_Work instructions_. The answer is to be an exact copy of the lines below running from the line with "Charlie Rose with" down to the line with "An Inquiry Into The Present State Of The", both ends included, and nothing more.

---------- Data for this task

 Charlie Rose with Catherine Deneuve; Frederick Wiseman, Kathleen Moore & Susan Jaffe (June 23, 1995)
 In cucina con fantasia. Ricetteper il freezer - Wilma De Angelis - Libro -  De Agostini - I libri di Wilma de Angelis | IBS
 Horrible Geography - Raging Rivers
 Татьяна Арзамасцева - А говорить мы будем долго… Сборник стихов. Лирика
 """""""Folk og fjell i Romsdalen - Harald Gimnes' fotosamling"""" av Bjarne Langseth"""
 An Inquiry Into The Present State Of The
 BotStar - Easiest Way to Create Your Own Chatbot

--------------------
---------- Data for this task

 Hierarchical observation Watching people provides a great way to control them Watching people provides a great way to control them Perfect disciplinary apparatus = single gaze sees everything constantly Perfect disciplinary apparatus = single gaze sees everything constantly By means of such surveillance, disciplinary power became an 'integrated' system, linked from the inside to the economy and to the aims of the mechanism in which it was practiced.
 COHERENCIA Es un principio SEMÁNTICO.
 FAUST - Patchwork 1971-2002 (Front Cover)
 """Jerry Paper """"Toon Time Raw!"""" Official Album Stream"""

--------------------

_Result_.
 Charlie Rose with Catherine Deneuve; Frederick Wiseman, Kathleen Moore & Susan Jaffe (June 23, 1995)
 In cucina con fantasia. Ricetteper il freezer - Wilma De Angelis - Libro -  De Agostini - I libri di Wilma de Angelis | IBS
 Horrible Geography - Raging Rivers
 Татьяна Арзамасцева - А говорить мы будем долго… Сборник стихов. Лирика
 """""""Folk og fjell i Romsdalen - Harald Gimnes' fotosamling"""" av Bjarne Langseth"""
 An Inquiry Into The Present State Of The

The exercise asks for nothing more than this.